Centrais sindicais, sindicatos e movimentos sociais organizaram atos, panfletagens e atividades públicas para ampliar a pressão sobre senadores e fortalecer essa reivindicação nacional.
As mobilizações ocorreram justamente durante a retomada das atividades do Congresso Nacional, estratégia adotada pelas entidades para cobrar avanço da proposta dentro do Senado Federal.
Durante as atividades, dirigentes dialogaram diretamente com trabalhadores, distribuíram materiais informativos e defenderam mais qualidade de vida, saúde, convivência familiar, lazer e formação profissional.
No Pará, registros divulgados pela Força Sindical mostram trabalhadores e dirigentes participando das ações estaduais, reforçando nacionalmente a mobilização construída pelas centrais sindicais brasileiras.
Da mesma forma, Pernambuco registrou participação na jornada nacional, com imagens reunidas pela Força Sindical mostrando a presença da mobilização no estado durante segunda-feira.
Em Recife, lideranças sindicais, parlamentares e movimentos sociais participaram do ato público, fortalecendo a cobrança pela redução da jornada e pelo encerramento da escala 6x1.
Já em Brasília, trabalhadores realizaram manifestação no Setor Bancário Norte, enquanto dirigentes defenderam que senadores avancem rapidamente na análise da reivindicação apresentada pelas centrais.
Em Porto Alegre, participantes iniciaram a mobilização na Rodoviária e caminharam até o Palácio do Comércio, levando reivindicações trabalhistas diretamente às ruas da capital gaúcha.

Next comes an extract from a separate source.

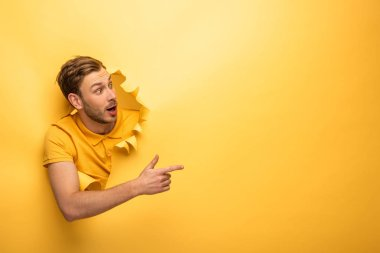 crazy handsome man in yellow outfit in yellow paper hole pointing with finger aside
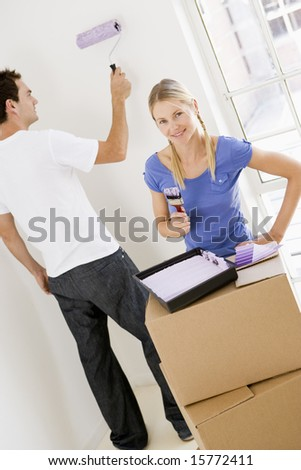 Couple painting room in new home smiling - stock photo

Enquanto isso, Teresina recebeu ato público diante da Federação das Indústrias do Estado do Piauí, reunindo sindicalistas na defesa da mudança da jornada semanal brasileira.
São Paulo também recebeu atividades no Largo da Concórdia, no Brás, enquanto outras mobilizações aconteceram em Mauá e Diadema, ampliando a participação dos trabalhadores paulistas.
Consequentemente, a jornada nacional fortaleceu a pressão sobre o Senado, responsável pela continuidade da tramitação após avanços obtidos anteriormente na Câmara dos Deputados pelos trabalhadores.
Além das manifestações presenciais, entidades estimularam mobilizações digitais e mensagens aos parlamentares, buscando ampliar nacionalmente a cobrança para que senadores coloquem a proposta em votação.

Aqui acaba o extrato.